Na ja. Warum outen sich nicht mehr Fußballer? Weil wir so tolerant sind? Viele Menschen sind noch in ihren alten Denkmustern verhaftet. Sie haben Spaß an den Klischees, auch wenn die scheinbar nicht mehr politisch korrekt sind. Deswegen lachen sie. Sie lachen, ohne es zu merken, über sich selbst, über ihre Ängste. Ray Cooneys Tempo und die Absurdität seiner Situationskomik funktioniert immer noch. Im Herbst werden wir wieder ein Stück von ihm machen.
Ihr Theater verfestigt damit überholte Denkmuster.
Das glaube ich nicht. Es ist wichtig, dass man darüber lacht. Zwang, wie man etwas zu sehen, etwas auszudrücken hat, ist nicht gut. Dario Fo ist hier wieder ein guter Ratgeber. Er hat einmal gesagt: Das Lachen öffnet den Verstand.
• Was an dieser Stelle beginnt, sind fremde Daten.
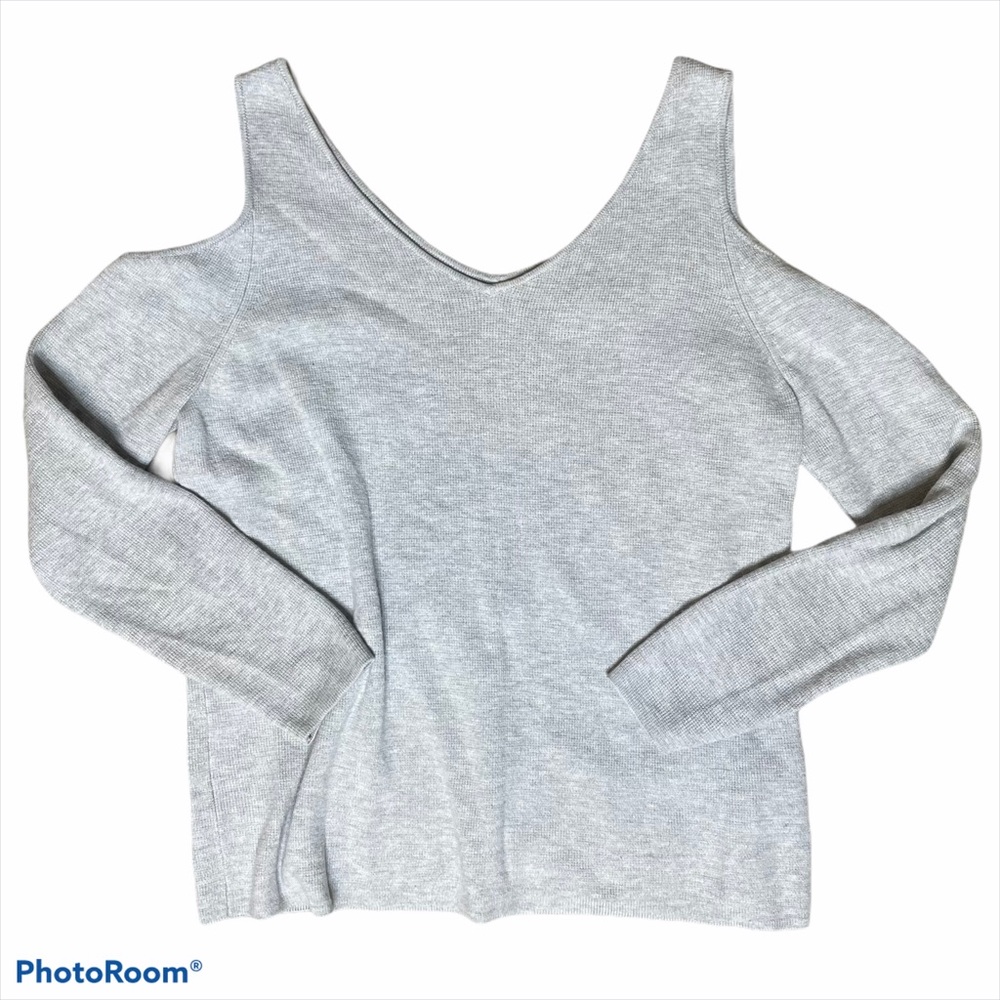 Banana republic gray long sleeve sweater medium
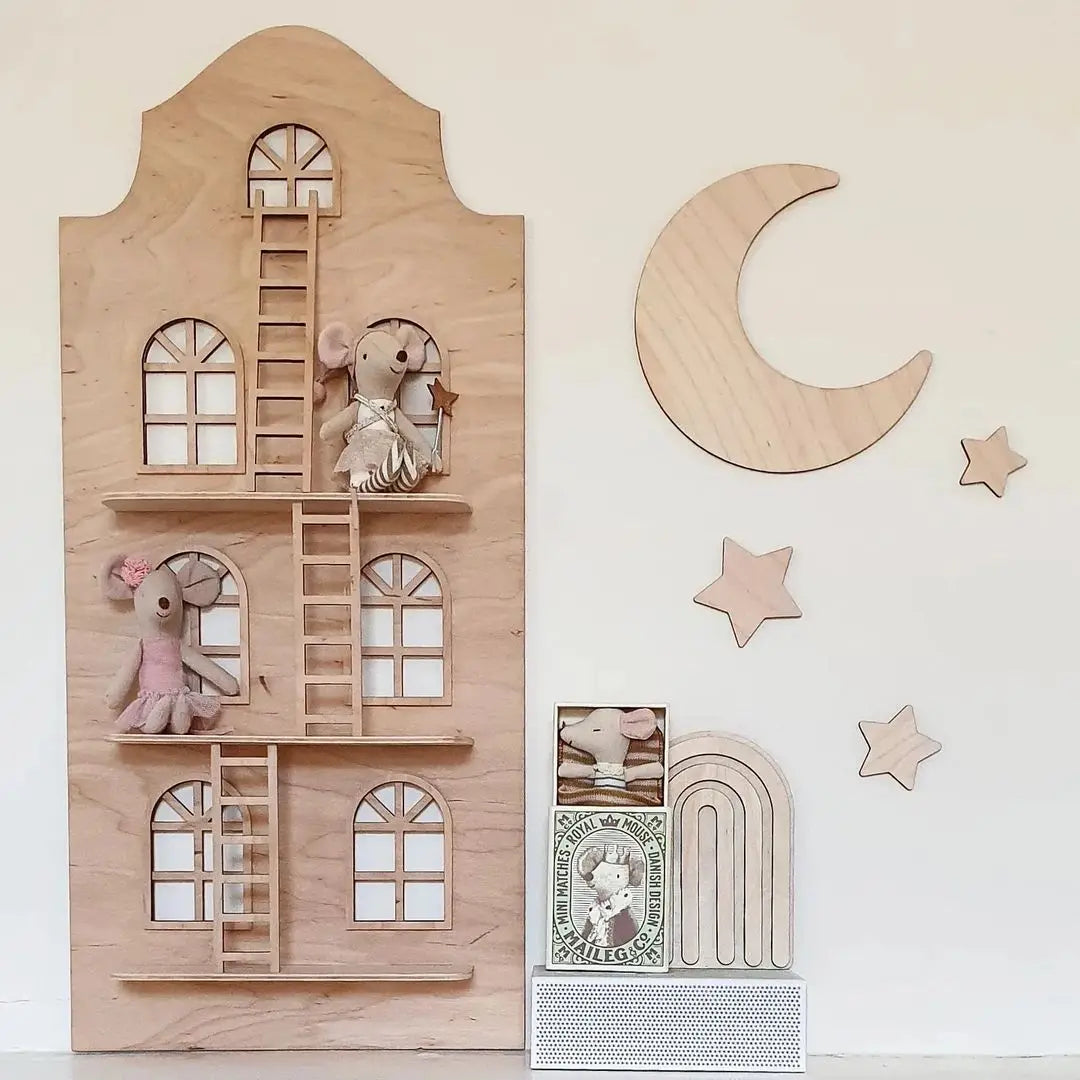 Nordic style children's room wall decoration moon stars wall hanging wall wall wall decoration scene decorate the bedroom room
Das ist es doch: einen offenen Verstand zu haben, um Dinge aufzunehmen und darüber nachzudenken.
Sie sind jetzt gut 20 Jahre in Dinkelsbühl. Haben Sie manchmal gedacht: Es macht mir hier keinen Spaß mehr?
Nee, nie. Es gab einfach so viel zu tun, zu viele neue Sachen, tolle Sachen. Das Einzige was sehr, sehr anstrengend ist, ist jetzt die Corona-Zeit. Trotzdem den Mut nicht verlieren. Trotzdem gucken, was geht noch. Das kostet allen viel Kraft. Aber mit jedem neuen Stück ist der Spaß.
Peter Cahn, wurde 1959 in Königstein im Taunus geboren. Seine Ausbildung an der Schauspielschule Genzmer in Wiesbaden schloss er 1983 mit der Bühnenreife-Prüfung ab, sein Studium der Theaterwissenschaft in Frankfurt 1988 mit dem Diplom. Als Schauspieler und Regisseur war er unter anderem am Nationaltheater Mannheim, der Badischen Landesbühne Bruchsal und am Schauspielhaus Dortmund engagiert. Von 1996 bis 2001 leitete er als Intendant das Junge Theater Augsburg. Die Spielzeit 2001/2002 war seine erste als Intendant des Fränkisch-Schwäbischen Städtetheaters in Dinkelsbühl, dem heutigen Landestheater Dinkelsbühl Franken-Schwaben. Von 2015 bis 2021 war er zusätzlich der künstlerische Leiter der Scherenburgfestspiele Gemünden.